I am reading a WARC file with python's 'warc' library. Current file that I am using, is around 4.50 GB. The thing is ;
file = warc.open("random.warc")
html_lists = [line for line in file]
Executing these 2 lines takes up to 40 seconds. Since there will be 64000 more files like this one, it is not acceptable that it takes 40 seconds per file. Do you guys have any tips to improve performance or any different approaches?
Edit : I found out that Beautifulsoup operations take some time. So I removed it and wrote the necessary stuff myself. It is 100x faster now. It takes +- 60 seconds to read and process 4.50 GB data. With this line of code I remove the scripts from data;
clean = re.sub(r"<script.*?</script>", "", string=text)
And with this one I split the text and remove the stamp which I don't need
warc_stamp = str(soup).split(r"\r\n\r\n")

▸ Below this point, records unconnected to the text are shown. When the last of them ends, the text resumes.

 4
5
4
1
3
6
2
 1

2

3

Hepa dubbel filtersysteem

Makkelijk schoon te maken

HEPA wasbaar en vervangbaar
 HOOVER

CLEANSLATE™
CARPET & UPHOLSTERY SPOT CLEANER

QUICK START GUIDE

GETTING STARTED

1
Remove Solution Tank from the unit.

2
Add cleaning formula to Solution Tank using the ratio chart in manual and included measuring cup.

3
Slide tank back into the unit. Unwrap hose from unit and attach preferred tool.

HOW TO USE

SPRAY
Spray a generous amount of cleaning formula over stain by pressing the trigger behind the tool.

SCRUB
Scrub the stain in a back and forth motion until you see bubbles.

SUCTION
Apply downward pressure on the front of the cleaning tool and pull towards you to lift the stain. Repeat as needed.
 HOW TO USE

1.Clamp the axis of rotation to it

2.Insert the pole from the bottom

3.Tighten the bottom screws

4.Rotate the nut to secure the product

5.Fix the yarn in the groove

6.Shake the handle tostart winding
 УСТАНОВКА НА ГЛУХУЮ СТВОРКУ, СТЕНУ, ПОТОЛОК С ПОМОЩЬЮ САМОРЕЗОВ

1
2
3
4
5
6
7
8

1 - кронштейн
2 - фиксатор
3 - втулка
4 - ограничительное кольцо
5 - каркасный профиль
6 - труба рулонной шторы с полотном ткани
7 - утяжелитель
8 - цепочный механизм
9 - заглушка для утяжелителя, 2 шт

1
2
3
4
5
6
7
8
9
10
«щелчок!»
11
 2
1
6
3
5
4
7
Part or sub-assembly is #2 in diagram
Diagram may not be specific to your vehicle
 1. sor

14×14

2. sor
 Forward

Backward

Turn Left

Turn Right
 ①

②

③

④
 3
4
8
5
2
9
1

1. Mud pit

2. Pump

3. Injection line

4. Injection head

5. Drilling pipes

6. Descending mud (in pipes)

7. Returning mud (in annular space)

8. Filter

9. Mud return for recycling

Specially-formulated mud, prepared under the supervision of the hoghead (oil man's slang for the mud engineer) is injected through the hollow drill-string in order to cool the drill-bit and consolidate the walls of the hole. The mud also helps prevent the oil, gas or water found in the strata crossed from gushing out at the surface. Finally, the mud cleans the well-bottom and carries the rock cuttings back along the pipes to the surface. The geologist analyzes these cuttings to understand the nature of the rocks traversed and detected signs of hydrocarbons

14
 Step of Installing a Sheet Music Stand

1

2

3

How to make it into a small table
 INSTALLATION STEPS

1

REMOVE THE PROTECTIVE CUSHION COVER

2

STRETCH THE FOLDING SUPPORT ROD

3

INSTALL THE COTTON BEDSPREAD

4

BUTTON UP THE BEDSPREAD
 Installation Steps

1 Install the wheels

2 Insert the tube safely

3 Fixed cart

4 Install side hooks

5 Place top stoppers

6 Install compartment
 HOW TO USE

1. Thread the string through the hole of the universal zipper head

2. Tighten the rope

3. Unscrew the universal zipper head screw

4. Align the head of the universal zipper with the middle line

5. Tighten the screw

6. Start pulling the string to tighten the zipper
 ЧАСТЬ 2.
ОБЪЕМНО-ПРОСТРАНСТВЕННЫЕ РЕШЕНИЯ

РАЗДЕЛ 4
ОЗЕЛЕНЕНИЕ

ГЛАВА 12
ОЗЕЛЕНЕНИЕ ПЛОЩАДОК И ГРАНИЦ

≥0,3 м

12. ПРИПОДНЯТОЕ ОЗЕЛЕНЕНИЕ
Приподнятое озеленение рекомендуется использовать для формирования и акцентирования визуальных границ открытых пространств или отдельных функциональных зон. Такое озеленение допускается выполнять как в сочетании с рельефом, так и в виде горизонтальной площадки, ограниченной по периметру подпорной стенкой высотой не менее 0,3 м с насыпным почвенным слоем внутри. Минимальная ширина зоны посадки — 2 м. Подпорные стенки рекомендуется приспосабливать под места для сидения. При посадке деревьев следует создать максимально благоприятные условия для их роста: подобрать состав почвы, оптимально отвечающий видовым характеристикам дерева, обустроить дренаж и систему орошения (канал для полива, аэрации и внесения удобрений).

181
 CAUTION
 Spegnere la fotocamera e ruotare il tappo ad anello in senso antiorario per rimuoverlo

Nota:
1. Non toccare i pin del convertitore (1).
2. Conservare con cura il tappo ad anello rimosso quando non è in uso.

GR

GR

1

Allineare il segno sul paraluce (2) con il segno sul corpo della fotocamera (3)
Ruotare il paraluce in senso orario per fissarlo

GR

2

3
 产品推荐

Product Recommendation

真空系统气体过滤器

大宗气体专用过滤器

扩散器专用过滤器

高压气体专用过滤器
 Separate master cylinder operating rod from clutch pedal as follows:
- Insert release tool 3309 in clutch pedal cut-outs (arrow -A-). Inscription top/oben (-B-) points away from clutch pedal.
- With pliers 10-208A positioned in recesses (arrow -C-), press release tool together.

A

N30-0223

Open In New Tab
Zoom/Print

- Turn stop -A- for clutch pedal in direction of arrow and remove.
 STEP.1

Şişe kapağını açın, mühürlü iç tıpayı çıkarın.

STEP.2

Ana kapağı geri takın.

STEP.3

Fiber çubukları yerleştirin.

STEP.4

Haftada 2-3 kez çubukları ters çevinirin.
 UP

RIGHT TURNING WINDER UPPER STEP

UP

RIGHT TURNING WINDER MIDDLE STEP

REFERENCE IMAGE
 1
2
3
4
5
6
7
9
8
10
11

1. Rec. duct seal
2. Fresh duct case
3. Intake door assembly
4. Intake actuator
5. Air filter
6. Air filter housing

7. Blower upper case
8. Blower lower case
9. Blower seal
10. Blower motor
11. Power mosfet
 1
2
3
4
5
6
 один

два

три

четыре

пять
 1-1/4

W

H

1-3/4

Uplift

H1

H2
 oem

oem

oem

As I said it is faster but 60 seconds are not that good in this case. Any suggestions ?
Get the source code of that module, and check for optimization potential.
Use a profiler to identify performance bottlenecks, then focus on these for optimization.
It can make a huge difference to rewrite Python code in Cython and compile it into native code. So that is likely worth a try.
But by any means, rather than speculating on an internet forum on how to accelerate a two line script, you really need to work with the actual code underneath!